I wanted to check two things:

that my implementation of the method was giving the correct p values and also
to explore how substantial the difference between the methods was and whether I should implement the more complex algorithm.

Given that the more complex method is only pretty trivially more complex if you are computing it using R (https://www.r-project.org/) I thought I might want to use that over the simpler method in creating a function for me CECPfuns package (https://cecpfuns.psyctc.org/) and to add an online app to do the calculation for people to my shiny apps (https://shiny.psyctc.org/).

However, to check whether things worked properly I realised that I needed to do was to create simulations each having two samples from a multivariate Gaussian population distribution of the same correlation structure, and hence the same population Cronbach values. If the methods of Feldt work they will show that about 5% of such samples had a p value for the difference in their observed alpha values smaller than .05. I wanted to do it for different alpha values, sample sizes and numbers of items in the simulated measure.

This code block givs a little function that implements both of Feldt’s methods. My getPdiff2alphas() in CECPfuns differs from this in only using the more complicated of Feldt’s methods, as we will see, that’s the better method, and it adds my usual sanity checking of inputs to the function to protect users from confusing R error messages and warnings, however the central lines of code that get the p value are the same as in this function.

## Given instruction 1
Retype part of the passage on Feldt's methods word for word, beginning at the words that include "Given that the" and stopping after "the simulated measure.".
## Given instruction 2
According to the passage on Feldt's methods, if the methods work, what share of the simulated sample pairs should show a p value below .05 for the difference in their alpha values?

## Spatial data with pictures
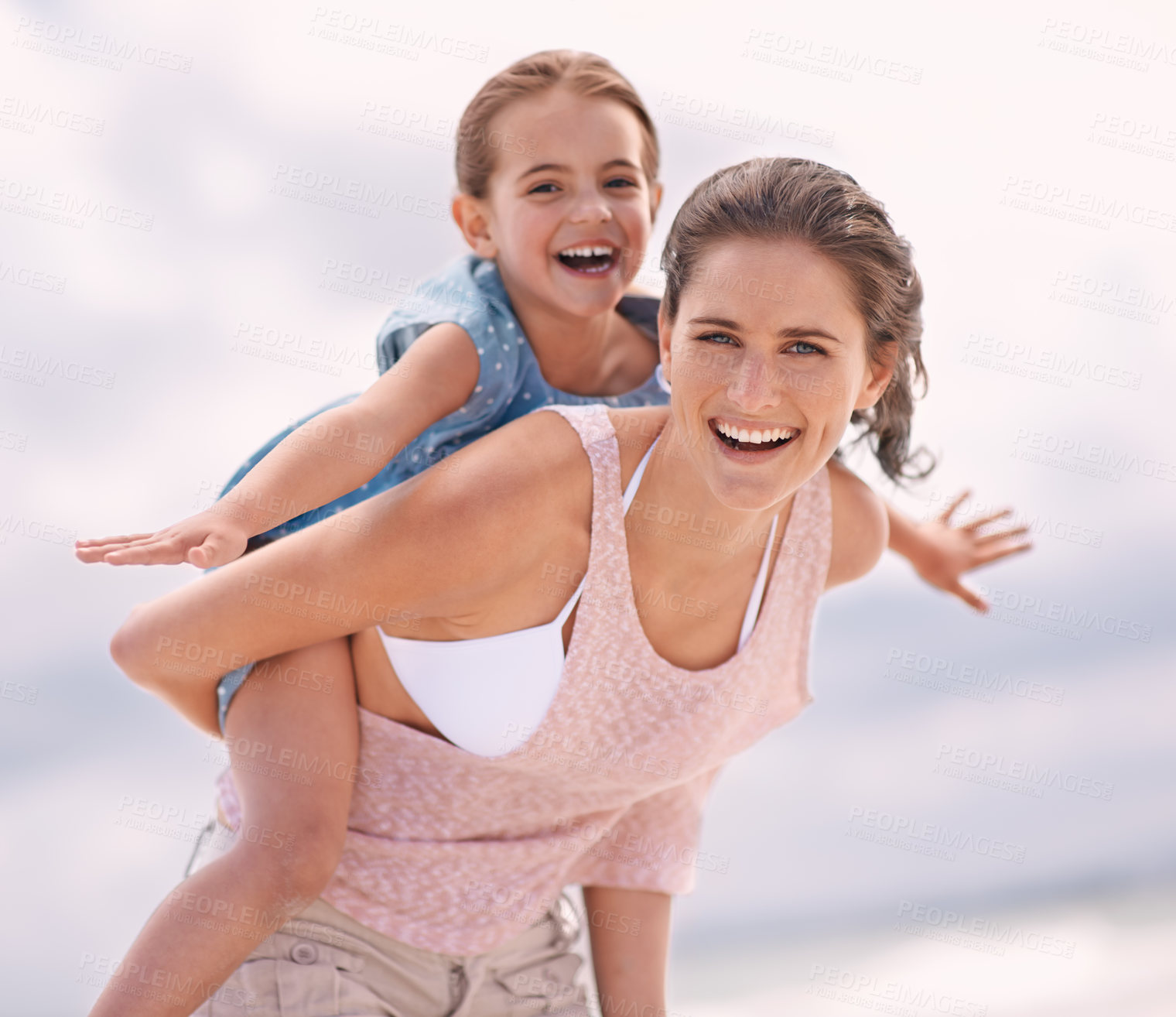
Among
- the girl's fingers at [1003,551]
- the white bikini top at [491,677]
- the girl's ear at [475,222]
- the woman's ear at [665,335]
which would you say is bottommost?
the white bikini top at [491,677]

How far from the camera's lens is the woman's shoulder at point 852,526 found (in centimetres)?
171

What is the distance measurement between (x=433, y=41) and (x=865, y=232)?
6.50 ft

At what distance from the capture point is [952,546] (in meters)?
2.07

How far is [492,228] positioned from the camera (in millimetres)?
1996

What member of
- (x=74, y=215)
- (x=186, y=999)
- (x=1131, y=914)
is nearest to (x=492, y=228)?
(x=186, y=999)

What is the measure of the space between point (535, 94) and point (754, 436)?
0.78 meters

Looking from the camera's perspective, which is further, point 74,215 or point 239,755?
point 74,215

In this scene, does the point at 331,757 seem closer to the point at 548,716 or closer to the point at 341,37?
the point at 548,716

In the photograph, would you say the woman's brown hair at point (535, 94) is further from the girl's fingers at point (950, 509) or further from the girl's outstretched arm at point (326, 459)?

## Written response 1
Given that the more complex method is only pretty trivially more complex if you are computing it using R (https://www.r-project.org/) I thought I might want to use that over the simpler method in creating a function for me CECPfuns package (https://cecpfuns.psyctc.org/) and to add an online app to do the calculation for people to my shiny apps (https://shiny.psyctc.org/).

However, to check whether things worked properly I realised that I needed to do was to create simulations each having two samples from a multivariate Gaussian population distribution of the same correlation structure, and hence the same population Cronbach values. If the methods of Feldt work they will show that about 5% of such samples had a p value for the difference in their observed alpha values smaller than .05. I wanted to do it for different alpha values, sample sizes and numbers of items in the simulated measure.

## Written response 2
About 5%.